Particulate Bone Grafting
A particulate graft consists of small bone particles place strategically around a tooth site. Particulate grafting is usually for a small single tooth area in preparation for a single implant placement. Particulate grafting can be done before or during implant placement. It is often completed when an extraction is done and an implant is placed at the same time. The particulate bone is placed in the voided area around the implant for optimal healing of an implant. The time of placement is discussed between the patient and the doctor and is determined based on the patient’s individual needs. Particulate graft materials come in a variety of synthetic and human bone substitutes. Patients may discuss the different bone augmentation sources and choose the most desired treatment based on their body and beliefs. Bone augmentation may also be grafted directly from the individual patient and milled to the correct particle size and placed where the bone grafting is needed, keeping the graft completely autogenous to the patient.
Block Bone Grafting
A block graft can be harvested from the patient or it can be a human or bone substitute. The block is ordered or harvested at the size of the needed replacement. The block is tacked into place with a fixation screw or tack and left to heal for a period of some months until the patient’s body accepts the graft and in becomes natural bone to the patient’s body. After the healing phase is complete the area is ready for implant placement.
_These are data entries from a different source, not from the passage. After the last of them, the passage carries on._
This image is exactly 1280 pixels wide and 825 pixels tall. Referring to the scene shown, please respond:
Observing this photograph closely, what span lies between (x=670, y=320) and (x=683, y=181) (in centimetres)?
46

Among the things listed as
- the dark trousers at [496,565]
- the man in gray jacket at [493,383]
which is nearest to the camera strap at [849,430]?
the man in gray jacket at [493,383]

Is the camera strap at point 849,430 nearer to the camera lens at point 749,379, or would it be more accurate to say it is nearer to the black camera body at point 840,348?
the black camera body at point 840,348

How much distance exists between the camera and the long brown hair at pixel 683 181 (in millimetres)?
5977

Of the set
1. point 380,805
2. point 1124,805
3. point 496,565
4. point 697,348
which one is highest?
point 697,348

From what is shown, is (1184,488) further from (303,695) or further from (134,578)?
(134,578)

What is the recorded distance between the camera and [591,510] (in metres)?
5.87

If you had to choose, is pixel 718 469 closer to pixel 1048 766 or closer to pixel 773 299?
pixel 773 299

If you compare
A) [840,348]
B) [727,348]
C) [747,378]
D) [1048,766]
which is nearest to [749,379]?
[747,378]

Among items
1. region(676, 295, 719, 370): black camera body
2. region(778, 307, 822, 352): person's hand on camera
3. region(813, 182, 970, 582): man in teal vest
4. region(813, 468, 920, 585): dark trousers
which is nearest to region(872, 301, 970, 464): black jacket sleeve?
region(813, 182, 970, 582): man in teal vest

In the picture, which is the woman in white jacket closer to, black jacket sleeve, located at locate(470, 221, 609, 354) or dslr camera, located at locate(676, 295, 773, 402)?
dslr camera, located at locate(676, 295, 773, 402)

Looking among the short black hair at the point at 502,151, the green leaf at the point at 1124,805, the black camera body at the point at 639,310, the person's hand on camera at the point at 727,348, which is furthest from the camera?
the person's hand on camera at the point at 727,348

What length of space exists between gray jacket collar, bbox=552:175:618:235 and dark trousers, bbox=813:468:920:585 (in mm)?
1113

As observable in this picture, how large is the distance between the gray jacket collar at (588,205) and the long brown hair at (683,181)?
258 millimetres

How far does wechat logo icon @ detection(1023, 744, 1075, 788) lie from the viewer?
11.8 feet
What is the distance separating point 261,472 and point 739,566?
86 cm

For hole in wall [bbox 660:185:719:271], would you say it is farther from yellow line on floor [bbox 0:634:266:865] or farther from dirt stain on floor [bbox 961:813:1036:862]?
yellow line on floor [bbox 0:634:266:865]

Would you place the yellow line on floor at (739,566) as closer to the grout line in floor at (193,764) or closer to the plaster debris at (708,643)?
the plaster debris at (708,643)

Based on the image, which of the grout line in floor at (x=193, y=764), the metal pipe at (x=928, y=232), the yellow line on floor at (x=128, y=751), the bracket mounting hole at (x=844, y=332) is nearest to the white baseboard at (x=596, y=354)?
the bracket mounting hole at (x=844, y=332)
Sinus Augmentation (Sinus Lift)
A sinus augmentation is when the bone ridge is too shallow to place an implant and needs to be heightened to place an implant. In a sinus augmentation, a thin layer of the membrane is carefully lifted and bone is packed into the cavity between the bone ridge of the jaw and the sinus floor. Sinus lifts are a common procedure in conjunction with an implant. Sinus lifts are only on the upper jaw. Sinus Augmentations can be performed various ways.
Lateral Sinus Lift
A Lateral approach sinus lift consists of opening the tissue and bone on the cheek side of the upper jaw. A small window in the bony plate is carefully thinned out and removed until the sinus membrane is exposed. The sinus membrane is a thin mucous tissue, somewhat like a balloon. The membrane expands and contracts as your breath in and out through your nose; much like a balloon. The membrane is carefully peeled away from the bone, remaining intact. Special instruments hold the membrane away from the opening while a bone material is packed into the open cavity between the sinus membrane and the sinus floor. The membrane will naturally lay on the new bone graft and heal back into place. During the healing phase, the bone graft will become solid bone. Once the healing has taken place the augmented area is ready for an implant.
Crestal Sinus Lift
A crestal sinus lift is another option for a sinus augmentation. A crestal approach is accessed from the “crest” of the bony ridge where the teeth and gum line meet. A crestal approach to the sinus can be accessed through the root socket of an extracted tooth or it can be drilled with a series of special instruments. An opening is made until the sinus is exposed but the sinus membrane remains intact. A special tool seals off the hole exposing the sinus and saline, a sterile salt water mixture is pumped into the socket and it slowly elevates the sinus membrane. Once the membrane is lifted a bone material is inserted between the sinus membrane and the sinus floor, thus lifting the sinus. The sinus floor will naturally lay back down on the new graft and heal into place. Once completely healed, bone graft material will become solid bone. An implant can be placed at the same time as the crestal sinus approach, but the doctor will evaluate each patient on a case by case basis to determine that.